Thursday, May 17, 2012

Movie Review #10 Mother's Day (2010)

- remake of a Troma movie, what could go wrong?

I don't usually check out a lot of horror flicks that dive deep into torture or gore for the sake of it but given that it was just Mother's Day, I figured the title was fitting and I'd give it a whirl. The original movie “Mother's Day” is a Troma Entertainment movie made some 30 years ago by the main driving power, Lloyd Kaufman. Troma films are known for roughly only two things, the worst acting you've ever seen and far beyond the tolerable in amounts of disgusting imagery. They are single -handedly the reason movies like the Saw franchise were made, the only difference being that the Saw franchise has financial backing into its creation, promotion and distribution. This review is not going to do a comparison of the old and new version. I haven't seen the original (though I've heard they are really quite different) and as I'm sure you have gathered I have no real desire to do so. I'll be sticking strictly to the new one.

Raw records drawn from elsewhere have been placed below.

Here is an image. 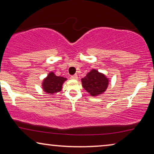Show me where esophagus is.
Masks as SVG:
<instances>
[{
	"mask_svg": "<svg viewBox=\"0 0 154 154\" xmlns=\"http://www.w3.org/2000/svg\"><path fill=\"white\" fill-rule=\"evenodd\" d=\"M71 79H78V75L76 74V73H75V74L71 75Z\"/></svg>",
	"mask_w": 154,
	"mask_h": 154,
	"instance_id": "34e87169",
	"label": "esophagus"
}]
</instances>
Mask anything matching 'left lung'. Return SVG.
<instances>
[{"label": "left lung", "instance_id": "8db88e82", "mask_svg": "<svg viewBox=\"0 0 154 154\" xmlns=\"http://www.w3.org/2000/svg\"><path fill=\"white\" fill-rule=\"evenodd\" d=\"M81 81L84 89L94 97L104 93L109 85V79L95 69H92Z\"/></svg>", "mask_w": 154, "mask_h": 154}]
</instances>
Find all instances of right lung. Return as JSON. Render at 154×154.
I'll return each instance as SVG.
<instances>
[{"instance_id":"right-lung-1","label":"right lung","mask_w":154,"mask_h":154,"mask_svg":"<svg viewBox=\"0 0 154 154\" xmlns=\"http://www.w3.org/2000/svg\"><path fill=\"white\" fill-rule=\"evenodd\" d=\"M65 81H66V78L57 76L54 72H50L43 80L42 86L46 93L53 94L62 90V85Z\"/></svg>"}]
</instances>
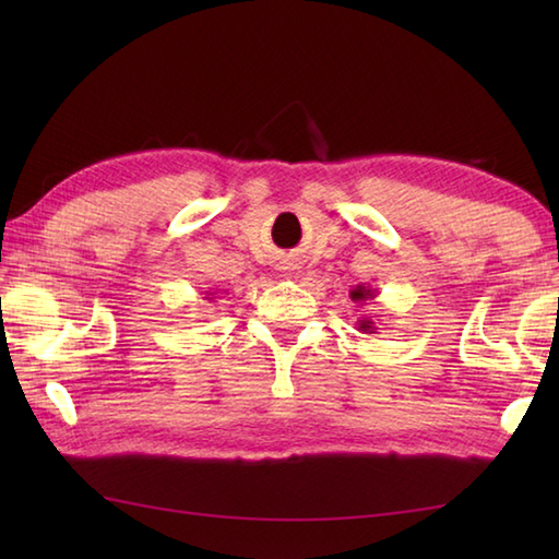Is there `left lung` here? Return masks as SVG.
Here are the masks:
<instances>
[{"mask_svg":"<svg viewBox=\"0 0 559 559\" xmlns=\"http://www.w3.org/2000/svg\"><path fill=\"white\" fill-rule=\"evenodd\" d=\"M372 298H374V290L370 286H355L350 290V300H355V302H365V300H372ZM358 329L365 331V334H374V331H377V326H374L370 317H360Z\"/></svg>","mask_w":559,"mask_h":559,"instance_id":"obj_1","label":"left lung"}]
</instances>
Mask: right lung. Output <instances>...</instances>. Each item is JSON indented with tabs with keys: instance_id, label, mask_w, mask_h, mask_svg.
Here are the masks:
<instances>
[{
	"instance_id": "right-lung-1",
	"label": "right lung",
	"mask_w": 559,
	"mask_h": 559,
	"mask_svg": "<svg viewBox=\"0 0 559 559\" xmlns=\"http://www.w3.org/2000/svg\"><path fill=\"white\" fill-rule=\"evenodd\" d=\"M209 295H216V293H209ZM209 300H213V298H209Z\"/></svg>"
}]
</instances>
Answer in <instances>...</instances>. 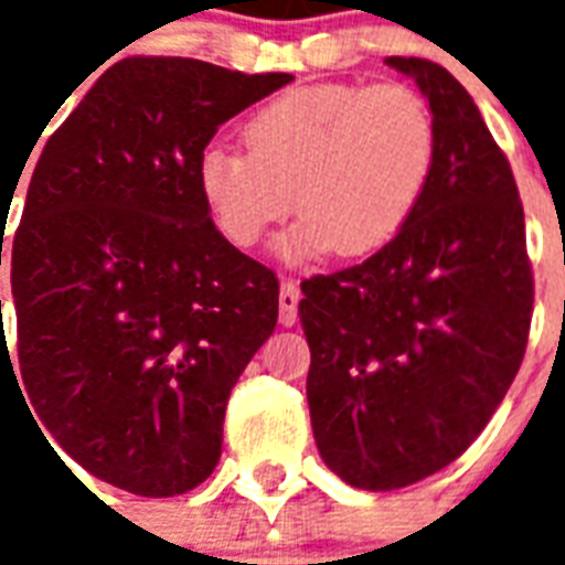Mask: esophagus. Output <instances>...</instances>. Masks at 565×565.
<instances>
[{
	"label": "esophagus",
	"mask_w": 565,
	"mask_h": 565,
	"mask_svg": "<svg viewBox=\"0 0 565 565\" xmlns=\"http://www.w3.org/2000/svg\"><path fill=\"white\" fill-rule=\"evenodd\" d=\"M278 320L281 327H294L299 320V287L290 278L281 281V294H278Z\"/></svg>",
	"instance_id": "1"
}]
</instances>
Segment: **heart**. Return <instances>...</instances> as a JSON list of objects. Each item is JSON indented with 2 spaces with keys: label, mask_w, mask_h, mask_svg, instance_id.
<instances>
[{
  "label": "heart",
  "mask_w": 565,
  "mask_h": 565,
  "mask_svg": "<svg viewBox=\"0 0 565 565\" xmlns=\"http://www.w3.org/2000/svg\"><path fill=\"white\" fill-rule=\"evenodd\" d=\"M250 150L211 141L196 186L217 233L254 247L294 209L278 257H366L415 217L438 157L436 117L403 84H311L278 96L247 127Z\"/></svg>",
  "instance_id": "heart-1"
}]
</instances>
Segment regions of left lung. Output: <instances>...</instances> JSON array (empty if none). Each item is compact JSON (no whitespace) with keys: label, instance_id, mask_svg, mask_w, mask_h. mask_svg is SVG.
<instances>
[{"label":"left lung","instance_id":"8db88e82","mask_svg":"<svg viewBox=\"0 0 565 565\" xmlns=\"http://www.w3.org/2000/svg\"><path fill=\"white\" fill-rule=\"evenodd\" d=\"M436 117L415 217L360 266L302 281L308 408L323 462L360 490H399L472 445L521 369L533 271L505 153L460 81L387 56Z\"/></svg>","mask_w":565,"mask_h":565}]
</instances>
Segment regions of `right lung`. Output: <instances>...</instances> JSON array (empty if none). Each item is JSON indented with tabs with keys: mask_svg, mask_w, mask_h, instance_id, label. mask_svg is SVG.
<instances>
[{
	"mask_svg": "<svg viewBox=\"0 0 565 565\" xmlns=\"http://www.w3.org/2000/svg\"><path fill=\"white\" fill-rule=\"evenodd\" d=\"M290 81L129 56L35 162L11 242L23 387L72 460L136 497L214 472L230 391L278 323V278L217 233L196 160Z\"/></svg>",
	"mask_w": 565,
	"mask_h": 565,
	"instance_id": "1",
	"label": "right lung"
}]
</instances>
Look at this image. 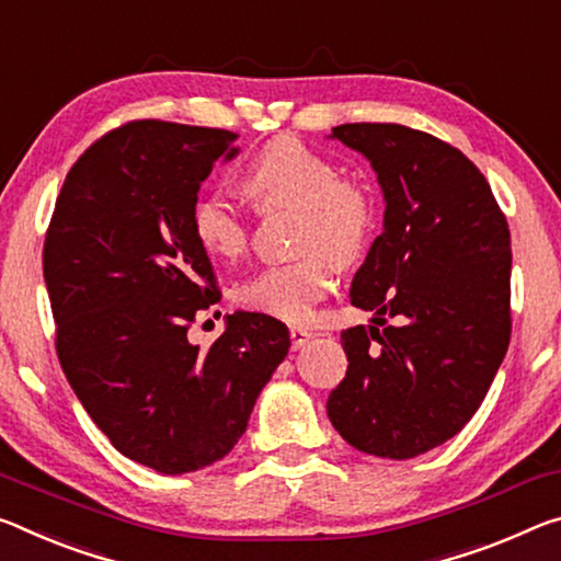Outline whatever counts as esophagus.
Instances as JSON below:
<instances>
[{
    "instance_id": "esophagus-1",
    "label": "esophagus",
    "mask_w": 561,
    "mask_h": 561,
    "mask_svg": "<svg viewBox=\"0 0 561 561\" xmlns=\"http://www.w3.org/2000/svg\"><path fill=\"white\" fill-rule=\"evenodd\" d=\"M289 336H291V350H301V346L312 340V332H307V329H301V327H291Z\"/></svg>"
}]
</instances>
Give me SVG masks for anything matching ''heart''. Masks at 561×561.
Wrapping results in <instances>:
<instances>
[{
    "mask_svg": "<svg viewBox=\"0 0 561 561\" xmlns=\"http://www.w3.org/2000/svg\"><path fill=\"white\" fill-rule=\"evenodd\" d=\"M247 190L266 209L301 211L297 262L272 264L237 287V301L282 322H307L334 284L336 264L357 260L377 225V207L362 184L342 180V169L295 137L266 145L247 167ZM192 234L209 256L237 260L249 244L242 209L221 192L194 202Z\"/></svg>",
    "mask_w": 561,
    "mask_h": 561,
    "instance_id": "obj_1",
    "label": "heart"
}]
</instances>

The movie doesn't take long to throw senseless bloody guts at you. After a baby is kidnapped from the worst security in a hospital ever (seriously where in the world is everyone? Was it abandoned?) there is a bloody death and we're thrown into a home invasion. This is where the main portion of the almost two hour movie takes place and trust me, you are going to feel that time go by, second by second. The story has almost no surprises. You can easily tell who isn't going to make it long before they are killed. The killers are superhuman, taking more of a beating than a dead horse joke, while the innocents are feeble, weak-minded, simple to manipulate and generally dumb as bricks save for one person who exclaims after some of their friends have been killed (in front of them), “Some of us just aren't going to make it.” You don't say, stereotypical sassy lady of colour?

I brought up the Saw series for a very particular reason, not just because they share the common link of what a person will do to live and because there are some strong ideological similarities between the two, but because they share the same director (Darren Lynn Bousman – Saw II-IV). It's probably safe to say when it comes to horror he likes his one trick, because I felt throughout the entire movie that I was watching a starter flick into the Saw series. I'd like to elaborate on that for humour's sake. Lets say you have not seen a Saw movie and you're also the type to be on the fence about going to see such a movie. Perhaps abandoned warehouses and industrial rooms with bleak interior weren't your thing, to say nothing about the torture. You know you're into that. Quite the sticky wicket you're in, no? With a nicely furnished house with a side of dry cleaning building and a few driving sequences and only quick decisions of human survival and torture the remake of Mother's Day might just be your thing.

You can hardly tell a woman is hiding. So sneaky!
Mother's Day has no big Hollywood stars, a few stars that Bousman has worked with before. None of the acting is quite as bad as the few Troma flicks I've suffered through, hell it isn't even has bad as those SyFy movies of the week that truly are abominations (but are sorta fun to watch if you don't take seriously and just drink while watching with a group of friends). Jamie King plays Beth Sohapi, and Rebecca De Mornay is cast as Mother along with Patrick John Flueger as Ike, and these three were the strongest actors in the movie. The scenes that are the best, also contain the most hints of human survival/instinct - the Beth/Ike scene is good. You should also remember that after it's mentioned it is basically forgotten because Ike is all over human nature and survival, but he really throws his attraction to all that away. Every other character else is pretty damn generic and stereotypical and their demises just don't come soon enough.

I didn't actually think the gore went too far even though I expected it would. The first kill should give you a feeling for the rest of it. There is some human burning but it's mostly talk and no real damage. The stabbing and shooting is mostly just candy apple red surrounding a hole, so in a way it was actually worse as I had expected some serious realism and torture. Now don't get me wrong, it is still a flick with torture and gore. It's never about getting rid of someone, it's always to see them squirm. I was extremely conflicted throughout this film if I was interested in what would happen and could everyone just die right now and the credits happen to be 40 minutes long. This is the first movie I really took some time to rate but everything it tries (story, gore, torture, acting) really does fail to be what fans of any one of those things want.

I'm throwing it a bone 3/10

PS: If they made a Mother's Day 2, I'd watch it just to see if they explained the loose ends.